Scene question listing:
--- Start ---
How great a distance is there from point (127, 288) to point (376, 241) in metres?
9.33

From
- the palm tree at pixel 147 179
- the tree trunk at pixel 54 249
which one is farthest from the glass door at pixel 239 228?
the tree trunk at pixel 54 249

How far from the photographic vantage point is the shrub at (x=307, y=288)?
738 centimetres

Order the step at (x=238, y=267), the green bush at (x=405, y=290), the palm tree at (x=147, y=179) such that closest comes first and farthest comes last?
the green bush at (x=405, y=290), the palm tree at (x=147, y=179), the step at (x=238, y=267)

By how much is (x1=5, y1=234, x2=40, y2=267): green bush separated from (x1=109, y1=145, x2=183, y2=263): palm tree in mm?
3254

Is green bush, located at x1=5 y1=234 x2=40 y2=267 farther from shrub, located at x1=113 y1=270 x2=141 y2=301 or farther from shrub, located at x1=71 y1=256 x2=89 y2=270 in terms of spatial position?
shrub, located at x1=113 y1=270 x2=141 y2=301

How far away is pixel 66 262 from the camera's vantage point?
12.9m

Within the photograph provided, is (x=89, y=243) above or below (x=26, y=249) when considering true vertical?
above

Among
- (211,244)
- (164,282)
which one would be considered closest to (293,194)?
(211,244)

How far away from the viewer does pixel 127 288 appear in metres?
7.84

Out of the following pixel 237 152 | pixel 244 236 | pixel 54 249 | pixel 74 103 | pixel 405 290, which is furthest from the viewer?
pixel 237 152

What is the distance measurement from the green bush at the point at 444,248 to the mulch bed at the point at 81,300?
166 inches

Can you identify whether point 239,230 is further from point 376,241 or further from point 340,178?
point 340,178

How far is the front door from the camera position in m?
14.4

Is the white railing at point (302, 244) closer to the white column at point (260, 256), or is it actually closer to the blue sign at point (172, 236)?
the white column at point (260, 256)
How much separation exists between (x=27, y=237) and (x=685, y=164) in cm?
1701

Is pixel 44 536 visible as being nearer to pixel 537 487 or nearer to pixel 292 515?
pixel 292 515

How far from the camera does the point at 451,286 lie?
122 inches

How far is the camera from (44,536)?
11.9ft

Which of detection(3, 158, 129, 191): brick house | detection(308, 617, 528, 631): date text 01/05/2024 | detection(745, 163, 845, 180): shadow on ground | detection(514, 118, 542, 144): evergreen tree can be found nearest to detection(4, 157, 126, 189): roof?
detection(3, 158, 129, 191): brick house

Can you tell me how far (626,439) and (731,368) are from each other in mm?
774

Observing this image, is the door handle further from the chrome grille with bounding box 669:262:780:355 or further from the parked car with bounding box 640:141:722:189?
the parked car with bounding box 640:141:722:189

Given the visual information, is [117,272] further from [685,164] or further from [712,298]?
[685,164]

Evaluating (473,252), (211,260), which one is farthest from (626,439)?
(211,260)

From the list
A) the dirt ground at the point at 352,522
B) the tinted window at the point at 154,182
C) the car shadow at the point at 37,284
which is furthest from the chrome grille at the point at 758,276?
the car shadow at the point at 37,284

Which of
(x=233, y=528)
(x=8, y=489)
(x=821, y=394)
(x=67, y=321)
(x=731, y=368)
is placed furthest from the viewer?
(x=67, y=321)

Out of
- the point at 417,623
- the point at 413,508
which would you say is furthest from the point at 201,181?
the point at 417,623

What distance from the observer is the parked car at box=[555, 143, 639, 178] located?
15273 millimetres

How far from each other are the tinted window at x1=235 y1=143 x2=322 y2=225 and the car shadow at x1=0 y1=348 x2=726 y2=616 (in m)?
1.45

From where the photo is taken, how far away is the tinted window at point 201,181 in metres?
--- End ---
EXERCISE:
Rewrite everything from the line containing "How far is the camera from (44,536)?" down to the line containing "15273 millimetres", swapping "chrome grille" for "metal grille" and leaving everything else unchanged.

WRITTEN ANSWER:
How far is the camera from (44,536)?
11.9ft

Which of detection(3, 158, 129, 191): brick house | detection(308, 617, 528, 631): date text 01/05/2024 | detection(745, 163, 845, 180): shadow on ground | detection(514, 118, 542, 144): evergreen tree can be found nearest to detection(4, 157, 126, 189): roof?
detection(3, 158, 129, 191): brick house

Can you tell me how far (626,439) and (731,368) are from each other in mm?
774

Observing this image, is the door handle further from the metal grille with bounding box 669:262:780:355 or further from the parked car with bounding box 640:141:722:189?
the parked car with bounding box 640:141:722:189

Given the visual information, is [117,272] further from [685,164] or further from [712,298]?
[685,164]

Evaluating (473,252), (211,260), which one is farthest from (626,439)?
(211,260)

From the list
A) the dirt ground at the point at 352,522
B) the tinted window at the point at 154,182
C) the car shadow at the point at 37,284
which is furthest from the metal grille at the point at 758,276?
the car shadow at the point at 37,284

Which of
(x=233, y=528)
(x=8, y=489)
(x=821, y=394)
(x=67, y=321)
(x=731, y=368)
is placed furthest from the viewer?
(x=67, y=321)

Out of
- the point at 417,623
- the point at 413,508
which would you say is furthest from the point at 201,181?
the point at 417,623

What distance from the observer is the parked car at box=[555, 143, 639, 178] located?
15273 millimetres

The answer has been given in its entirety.